Israel's Other Existential Threat

Jeffrey Goldberg in the NYT, circa 2008:
I am not wishing that the next president be hostile to Israel, God forbid. But what Israel needs is an American president who not only helps defend it against the existential threat posed by Iran and Islamic fundamentalism, but helps it to come to grips with the existential threat from within. A pro-Israel president today would be one who prods the Jewish state - publicly, continuously and vociferously - to create conditions on the West Bank that would allow for the birth of a moderate Palestinian state. Most American Jewish leaders are opposed, not without reason, to negotiations with Hamas, but if the moderates aren't strengthened, Hamas will be the only party left.
[...]
The people of AIPAC and the Conference of Presidents are well-meaning. But what's needed now is a radical rethinking of what it means to be pro-Israel. Barack Obama and John McCain, the likely presidential nominees, are smart, analytical men who understand the manifold threats Israel faces 60 years after its founding. They should be able to talk, in blunt terms, about the full range of dangers faced by Israel, including the danger Israel has brought upon itself. But this won't happen until AIPAC and the leadership of the American Jewish community allow it to happen.

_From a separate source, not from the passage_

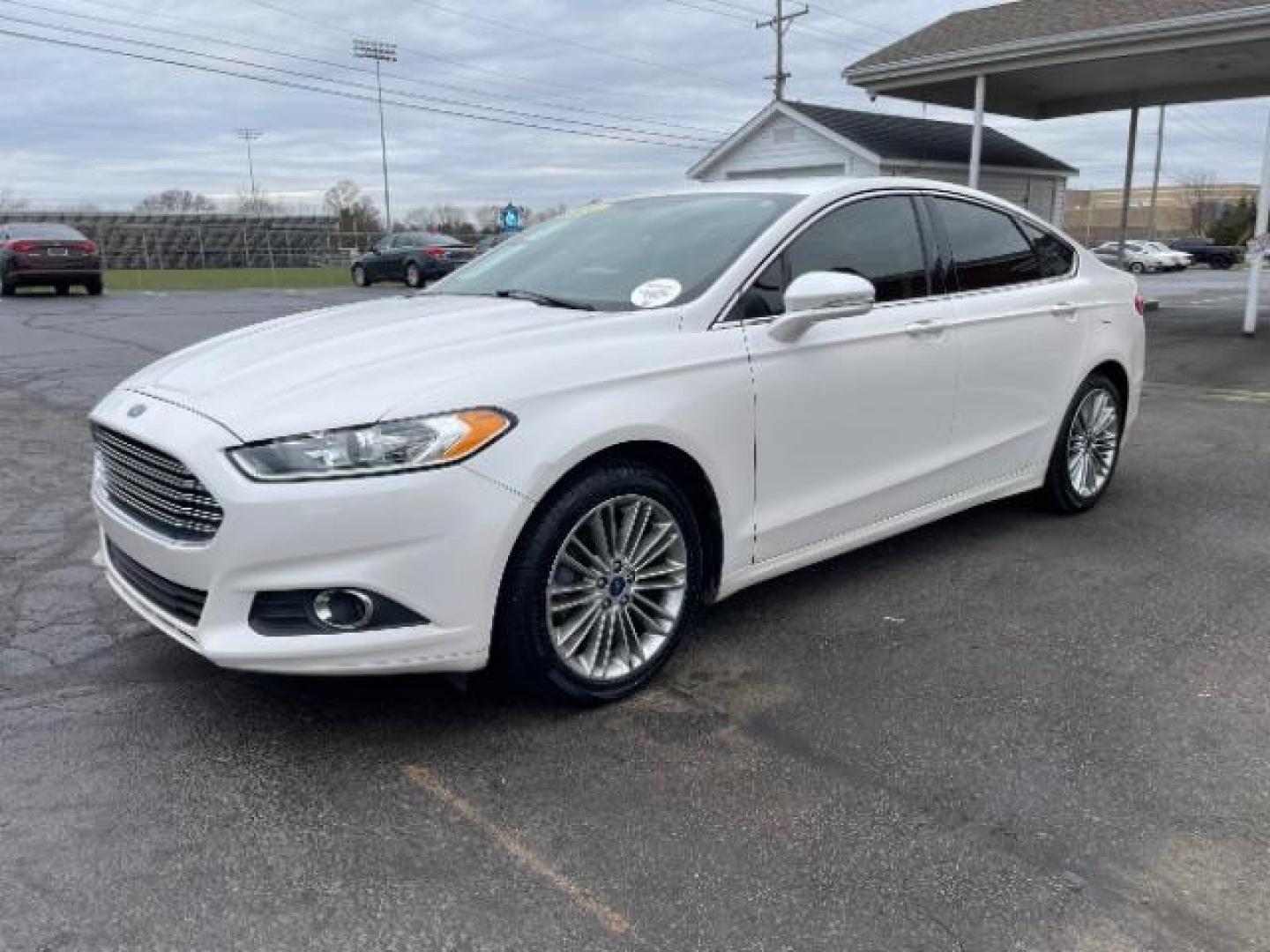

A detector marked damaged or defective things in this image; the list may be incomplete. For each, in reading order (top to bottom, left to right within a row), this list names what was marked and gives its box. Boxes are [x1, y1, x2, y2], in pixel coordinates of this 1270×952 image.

As Matt Zeitlin correctly points out, the gap between the "Chait/Wieseltier/Goldberg wing and the Yglesias/Beinart/Ackerman/Klein wing of the American Jewish punditocracy" simply isn't that large, and I'm perplexed at efforts -- by anybody, from either side -- to exaggerate it.

1 comment:

  1. Tangent: What could possibly give the impression John McCain is smart and analytical?